Samantak Das, chief economist at Knight Frank also said that government’s decision on FDI will first lead to a rise in the demand for office space. “Entrepreneurs and companies looking to enter the marketplace segment will first look for office space in major cities and so there will be a pick-up in demand for office space in the near future and will continue to grow,” said Das. He added that since the share of e-tailing out of the total retail business is expected to grow from 2 per cent to 11 per cent by 2019, it will lead to a derived demand for other related services.

Puri pointed that even the logistics and warehousing demand will rise and that will spread across the country. “The second impact will be on the demand for warehousing and logistics real estate. Unlike the demand for office spaces, this additional requirement will be spread fairly evenly across Indian cities,” Puri said.

As e-commerce players need to deliver products quickly to their customers, there is a sense that the most important clientele segments for them are in the tier-II and tier-III cities.

“We will therefore see a significant step-up in demand for warehousing spaces in and around these cities,” Puri added. Indian real estate sector, particularly housing segment, is facing a huge slowdown from last 2-3 years. However, office and warehousing segments have been performing better due to demand of spaces from corporates especially e-commerce firms.

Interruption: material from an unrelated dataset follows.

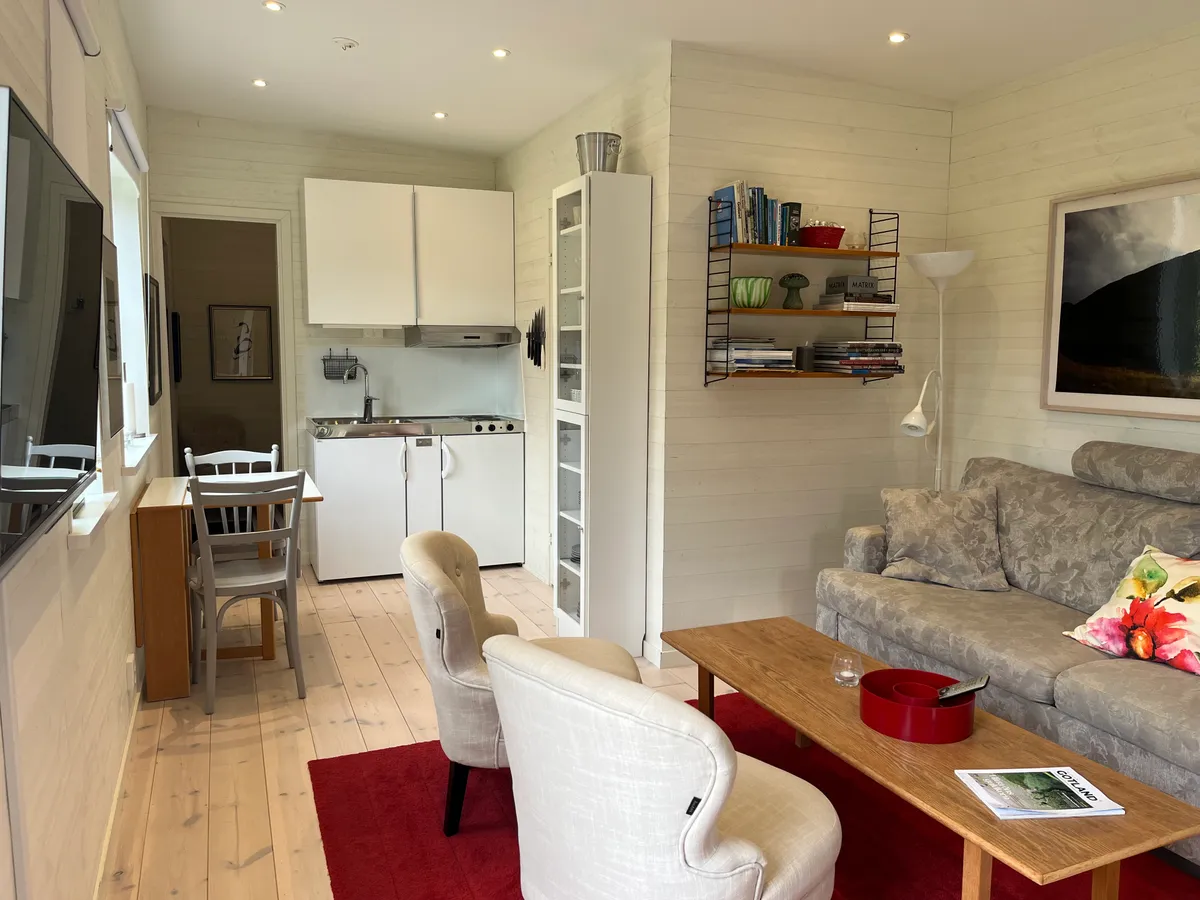 Property image 8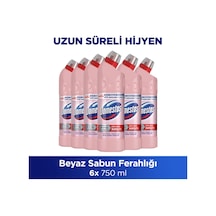 Diğer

Das, however, pointed that the real estate demand for warehousing space will take some time to pick up. “Currently, the major criteria for setting up warehouse is tax efficiency as the companies look to save on inter-state tax. However, after the introduction of GST and inter-state tax irritant going away, there will be a real pick-up in demand for warehousing space,” said Das. He also pointed that the real take-off will be in the tier-II and tier-III cities as both warehousing and logistic network will spread going forward.

If the FDI permission is a positive, the government’s decision to put a cap on the percentage of sale done by a single vendor or a group company and their ability to influence discount on price of goods and services has dampened the sentiments of marketplace players. This may however see the brick and mortar players becoming more competitive and they may go an on expansionary mode.

“E-commerce players now will be unable to sell below market prices and not more than 25 per cent of sales will happen via one vendor…this announcement brings brick-and- mortal retailers on a more level playing field, and would help to still the outcry over unfair trade practices to an extent,” Puri said.

“Overall, this is positive for the retail industry; more rational behaviour will now prevail in terms of market trade practices, and mounting of losses by most e-commerce companies will be curtailed. Online sales may reduce as deep discounts disappear, although losses will also be capped,” Puri added.